Regression Testing¶
Regression testing verifies that Crucible can rediscover known vulnerabilities when run against previously-vulnerable code. This validates the fuzzer's effectiveness and ensures mutation strategies cover real-world bug patterns.
Why Regression Test?¶
- Validate strategy coverage — Confirm that mutation strategies actually trigger known bug classes
- Benchmark effectiveness — Measure time-to-crash against a known-vulnerable target
- Test new strategies — When adding mutations, verify they can find bugs the old set could
- Confidence building — Prove the fuzzer works before committing to long campaigns against patched code
Version Pinning¶
The llama.cpp target supports pinning to specific commits or tags:
This checks out the specified version and rebuilds the harness. Common versions for regression testing:
| Version | Known Vulnerability | Expected Finding |
|---|---|---|
b3561 | CVE-2024-23496 (heap overflow in metadata parsing) | Crash via metadata.key_length or metadata.string_value |
b3561 | Cisco Talos tensor info bugs (TALOS-2024-1912 through 1916) | Crash via tensorinfo.dim_overflow or tensorinfo.offset |
TALOS CVE-Targeted Seeds¶
Beyond version pinning, Crucible provides reconstruction seeds that target specific vulnerability patterns from published CVEs. These are particularly useful for validating that mutation strategies cover known bug classes:
This produces seeds in corpus/reconstructed/ that exercise:
| Seed | CVE Pattern | What It Exercises |
|---|---|---|
talos-1912-array-string-overflow.gguf | TALOS-2024-1912 | Array string length overflow |
talos-1913-string-length-wrap.gguf | TALOS-2024-1913 | String length integer wrap |
talos-1914-ndims-oob.gguf | TALOS-2024-1914 | Out-of-bounds dimension count |
talos-1915-tensor-count-overflow.gguf | TALOS-2024-1915 | Tensor count integer overflow |
talos-1916-kv-count-overflow.gguf | TALOS-2024-1916 | Metadata KV count overflow |
databricks-array-size-wrap.gguf | Databricks CVEs | Array size integer wrap |
databricks-type-index-oob.gguf | Databricks CVEs | Type index out-of-bounds |
These seeds prime the fuzzer to explore code paths around known bug patterns, increasing the chance of finding regressions or patch bypasses.

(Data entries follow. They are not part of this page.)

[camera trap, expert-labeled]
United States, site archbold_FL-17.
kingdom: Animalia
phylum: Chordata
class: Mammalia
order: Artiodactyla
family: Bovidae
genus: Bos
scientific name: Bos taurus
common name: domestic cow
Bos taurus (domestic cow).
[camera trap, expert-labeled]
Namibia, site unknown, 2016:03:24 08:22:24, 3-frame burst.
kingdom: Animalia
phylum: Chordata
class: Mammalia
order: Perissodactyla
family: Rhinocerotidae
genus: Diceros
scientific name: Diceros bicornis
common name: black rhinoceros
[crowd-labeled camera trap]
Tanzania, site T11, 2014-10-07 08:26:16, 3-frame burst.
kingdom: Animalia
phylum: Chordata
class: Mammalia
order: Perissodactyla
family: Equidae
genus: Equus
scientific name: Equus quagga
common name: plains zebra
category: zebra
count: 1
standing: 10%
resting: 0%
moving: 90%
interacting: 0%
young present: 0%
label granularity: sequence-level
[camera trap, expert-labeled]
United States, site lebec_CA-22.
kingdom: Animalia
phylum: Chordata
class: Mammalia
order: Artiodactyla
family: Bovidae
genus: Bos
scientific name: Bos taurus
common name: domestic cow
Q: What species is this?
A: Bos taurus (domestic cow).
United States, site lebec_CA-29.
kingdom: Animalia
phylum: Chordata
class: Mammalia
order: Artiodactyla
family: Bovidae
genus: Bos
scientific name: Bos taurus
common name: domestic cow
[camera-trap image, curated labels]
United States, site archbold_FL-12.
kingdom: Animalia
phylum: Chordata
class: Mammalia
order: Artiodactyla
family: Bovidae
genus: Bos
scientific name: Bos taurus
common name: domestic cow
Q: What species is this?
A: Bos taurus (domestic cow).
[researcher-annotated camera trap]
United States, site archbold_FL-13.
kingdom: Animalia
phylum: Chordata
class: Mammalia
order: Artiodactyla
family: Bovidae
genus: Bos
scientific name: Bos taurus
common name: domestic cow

Regression validation strategy
Run TALOS seeds against a pinned vulnerable version first to confirm they trigger the expected crash, then run against the latest version to verify the fix holds. Historical CVE data shows that integer overflow patches in GGUF parsers have been bypassed at least twice (CVE-2025-53630 → CVE-2026-27940 → CVE-2026-33298).
Workflow¶
1. Pin to a Vulnerable Version¶
2. Build the Harness¶
3. Generate CVE-Targeted Seeds¶
This produces reconstruction seeds in corpus/reconstructed/ based on known vulnerability patterns from Cisco Talos and other researchers.
4. Run a Focused Campaign¶
crucible run \
--harness ./crucible-libfuzzer \
--corpus ./corpus \
--output ./crashes/regression \
--jobs 8 \
--timeout 30s
5. Verify Crashes¶
Expected outcome
Against b3561, a well-seeded campaign should find heap buffer overflow crashes within the first hour. If the regression test does not find known bugs, investigate whether:
- The CVE-targeted seeds are present in the corpus
- The harness exercises the affected code path
- Sanitizers are properly enabled in the build
Comparing Versions¶
Run the same reproducer against both the vulnerable and patched versions to confirm a fix:
# Against vulnerable version
./crucible-libfuzzer-b3561 crashes/regression/crash-abc123
# Against patched version
./crucible-libfuzzer crashes/regression/crash-abc123
If the crash reproduces on the old version but not the new one, the fix is confirmed. If it crashes on both, the bug may not have been fully patched.
Adding New Regression Targets¶
When Crucible discovers a new vulnerability:
- Record the affected commit and the reproducer file
- Add the reproducer to
corpus/minimal/for future seeding - Document the version and expected crash in this workflow
- Periodically re-run regression tests after updating Crucible's mutation strategies
Multi-Target Regression¶
Crucible supports regression testing across multiple projects. When a vulnerability is found in shared code (e.g., gguf.cpp used by llama.cpp, whisper.cpp, and MLX), test the reproducer against all consumers:
# Test a GGUF reproducer against multiple targets
./crucible-libfuzzer crashes/regression/crash-abc123 # llama.cpp
./crucible-libfuzzer-whisper crashes/regression/crash-abc123 # whisper.cpp
./crucible-libfuzzer-mlx-gguf crashes/regression/crash-abc123 # Apple MLX
This cross-project validation has revealed cases where a fix applied to llama.cpp was not backported to downstream consumers, or where a vendored fork (like Ollama's llama.cpp) lags behind upstream security patches.